From tables: (Curwin and Slater p.633), read off the vertical z value for the first decimal point and then across for the second. The third decimal point, you will have to estimate as falling between the two adjacent book values. In the scan above, if z were .660; the p-value would be .2546

So for z = 0.68, the book gives us .2483
      for z = 0.69, the book gives us .2451
So for z = 0.682 we can estimate the p-value as .2483 -.0006 = .2477

However, for clarity, we will take the p-value as .2483.

Remember our sliding scale? 0 =absolute impossibility and 1 = absolute certainty......

This tells us the probability of the takings being above £12500 in a given week is approximately 1 in 4.

Let us now calculate the Probability of making a profit in any given week.....

We see that when we set the cursor on £8000 (the weekly costs), the z-score is -1.36. Check this yourself with a calculator, the full answer should be: -1.3636.

The probability given in the tables for a z-score of -1.36 is .0869 (8.7%). However, this time we are interested in the area to the right of the cursor line. We also know that when calculating Probabilities, that the total area under the graph is taken as 1. So, 1- 0.0869 = 0.9131 or 91.31% . The value of 8.7% represents the probability of not making a profit in any given week.

So there is a probability of making a profit in any given week of 91.3%.

Calculating Z-scores when using SPSS

SPSS can quickly yield all the z-scores for a data set.

Enter all the data (SPSS needs to know the complete range), Click 'Analyse', 'Descriptive Statistics' and 'Descriptives'

Carry your variable over to the variable(s) box

Click 'save standardised values as variables'

Click 'OK'

Your output will appear and the original data set will drop into the systems tray but when you maximise it again you will find that a new column (zvar****) has appeared and these are the complete set of z-values for your data set. It will appear something like this.... (this is not a saved dataset)
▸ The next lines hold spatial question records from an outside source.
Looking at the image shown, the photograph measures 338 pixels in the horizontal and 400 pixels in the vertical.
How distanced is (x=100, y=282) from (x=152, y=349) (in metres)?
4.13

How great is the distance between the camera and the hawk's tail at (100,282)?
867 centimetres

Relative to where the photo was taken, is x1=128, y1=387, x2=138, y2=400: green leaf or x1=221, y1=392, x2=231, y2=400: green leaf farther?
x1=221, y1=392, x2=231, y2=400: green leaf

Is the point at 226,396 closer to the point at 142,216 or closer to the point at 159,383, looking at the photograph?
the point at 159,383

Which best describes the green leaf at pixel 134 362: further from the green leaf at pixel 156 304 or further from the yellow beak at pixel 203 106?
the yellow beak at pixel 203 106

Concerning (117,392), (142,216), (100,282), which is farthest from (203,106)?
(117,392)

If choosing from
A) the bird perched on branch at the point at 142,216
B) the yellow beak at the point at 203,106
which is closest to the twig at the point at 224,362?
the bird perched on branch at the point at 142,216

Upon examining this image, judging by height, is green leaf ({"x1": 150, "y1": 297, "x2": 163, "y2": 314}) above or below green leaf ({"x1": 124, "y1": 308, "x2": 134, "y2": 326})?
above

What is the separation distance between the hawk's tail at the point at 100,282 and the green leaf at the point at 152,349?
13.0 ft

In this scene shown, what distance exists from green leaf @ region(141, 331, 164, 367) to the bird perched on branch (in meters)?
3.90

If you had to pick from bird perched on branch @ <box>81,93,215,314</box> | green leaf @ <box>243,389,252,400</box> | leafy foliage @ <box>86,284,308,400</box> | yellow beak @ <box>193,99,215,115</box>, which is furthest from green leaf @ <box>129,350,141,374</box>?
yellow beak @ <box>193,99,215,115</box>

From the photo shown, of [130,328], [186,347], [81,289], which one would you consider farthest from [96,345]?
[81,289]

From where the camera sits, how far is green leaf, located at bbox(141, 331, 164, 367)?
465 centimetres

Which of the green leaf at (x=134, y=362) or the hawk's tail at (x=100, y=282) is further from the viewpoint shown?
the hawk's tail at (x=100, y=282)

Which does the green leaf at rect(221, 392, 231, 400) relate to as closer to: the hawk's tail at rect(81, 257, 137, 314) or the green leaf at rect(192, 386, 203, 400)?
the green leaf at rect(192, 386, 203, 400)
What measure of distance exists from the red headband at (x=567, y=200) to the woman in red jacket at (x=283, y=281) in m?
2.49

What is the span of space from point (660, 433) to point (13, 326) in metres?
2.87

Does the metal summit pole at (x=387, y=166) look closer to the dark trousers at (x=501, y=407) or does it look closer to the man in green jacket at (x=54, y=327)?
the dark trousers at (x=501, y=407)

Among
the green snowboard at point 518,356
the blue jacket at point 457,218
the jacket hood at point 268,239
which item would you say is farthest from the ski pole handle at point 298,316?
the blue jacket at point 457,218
In this data set, the mean was 48.8 and the s.d was 14.07. So the range encompassed by ±1 S.D would be 34.73 and 62.87. The nearest values in the data set are 34 (z =-.98) and half way between 60 (z = .795) & 66 (z = 1.22). The mid point between the two (at 63) is 1.01 !

Q. What do you notice about the z-scores at values of 34.73 and 63? Clue: back to s.d's!

Task: Work out the z-score at 2 s.d's above the mean (i.e. value = 76.95). Clue: look at case 7 in the above dataset

The Standard Normal distribution:

This is the term used in a special case where (mean = zero, s.d. = 1)and is written as: N (0, 1). In the same way that we found z, a standardised value, the same formula allows us to find the standardised variable...notated as capital Z

To repeat the point, classic probability tables in most text books simply list all the probability values(p) for values of z from -3.4 to + 3.4. Use the Interactive Normal curve again.

Going back to the bottling machines example and using the z / probability tables..

Take the z-score of 0.938. From z-tables (eg Curwin and Slater 5th Ed , p633) look down the z column to 0.9 and across to .04 (this is the closest we can approximate to 0.938) and you will see a figure of .1736. Add back 4 to approximate to 0.938 gives us a value of .1740. This represents the area to the right hand side of the normal distribution. Take this away from 1 and you will be left with the area to the left i.e.1 - .1740 = .8260 which means 82.6%.

Task: Now carry out the same procedure using the z-value of -.777.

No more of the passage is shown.